Aim: Retype the entries word for word, starting at the line containing "Can you see" and continuing through the end of the entries, including both ends. Leave the pictures out.

[Excerpts from a spatial dataset]
>>
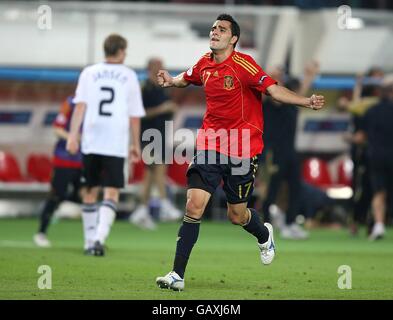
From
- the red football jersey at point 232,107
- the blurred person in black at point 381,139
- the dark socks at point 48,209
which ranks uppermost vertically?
the red football jersey at point 232,107

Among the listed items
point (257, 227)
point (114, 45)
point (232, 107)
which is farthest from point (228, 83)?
point (114, 45)

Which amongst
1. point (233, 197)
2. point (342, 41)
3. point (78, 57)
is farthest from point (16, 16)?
point (233, 197)

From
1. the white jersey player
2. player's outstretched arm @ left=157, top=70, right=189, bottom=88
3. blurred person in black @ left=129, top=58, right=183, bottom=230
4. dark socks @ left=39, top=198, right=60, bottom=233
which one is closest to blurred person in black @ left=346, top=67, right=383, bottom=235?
blurred person in black @ left=129, top=58, right=183, bottom=230

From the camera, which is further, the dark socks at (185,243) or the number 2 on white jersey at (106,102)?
the number 2 on white jersey at (106,102)

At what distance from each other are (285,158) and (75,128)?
16.8 ft

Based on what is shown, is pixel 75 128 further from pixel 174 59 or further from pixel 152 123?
pixel 174 59

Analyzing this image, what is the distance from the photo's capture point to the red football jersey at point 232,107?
11273 mm

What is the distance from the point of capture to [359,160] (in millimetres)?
20141

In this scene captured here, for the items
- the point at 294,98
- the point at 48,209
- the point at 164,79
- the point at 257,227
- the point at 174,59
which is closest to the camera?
the point at 294,98

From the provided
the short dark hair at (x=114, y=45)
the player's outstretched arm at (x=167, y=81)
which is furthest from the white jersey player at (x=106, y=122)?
the player's outstretched arm at (x=167, y=81)

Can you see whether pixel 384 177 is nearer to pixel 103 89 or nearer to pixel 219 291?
pixel 103 89

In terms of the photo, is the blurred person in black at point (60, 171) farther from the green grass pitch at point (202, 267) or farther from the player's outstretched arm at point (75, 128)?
the player's outstretched arm at point (75, 128)

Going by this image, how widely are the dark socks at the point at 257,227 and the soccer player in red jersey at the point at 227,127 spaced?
259 mm

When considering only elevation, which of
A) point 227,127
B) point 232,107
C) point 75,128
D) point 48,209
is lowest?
point 48,209
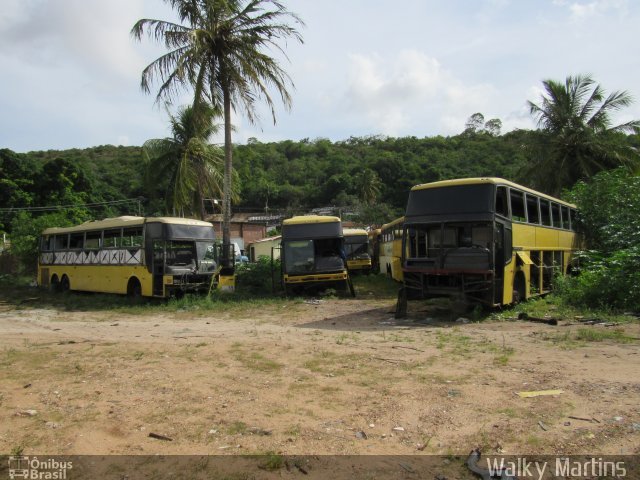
<<
The answer:
Can you see whether pixel 384 177 is nearer to pixel 103 89 or nearer to pixel 219 291?
pixel 103 89

In terms of the photo, is the blurred person in black at point (60, 171) farther from the green grass pitch at point (202, 267) or farther from the player's outstretched arm at point (75, 128)?
the player's outstretched arm at point (75, 128)

Going by this image, how widely are the dark socks at the point at 257,227 and the soccer player in red jersey at the point at 227,127 spaced?
259 mm

When considering only elevation, which of
A) point 227,127
B) point 232,107
C) point 75,128
D) point 48,209
is lowest?
point 48,209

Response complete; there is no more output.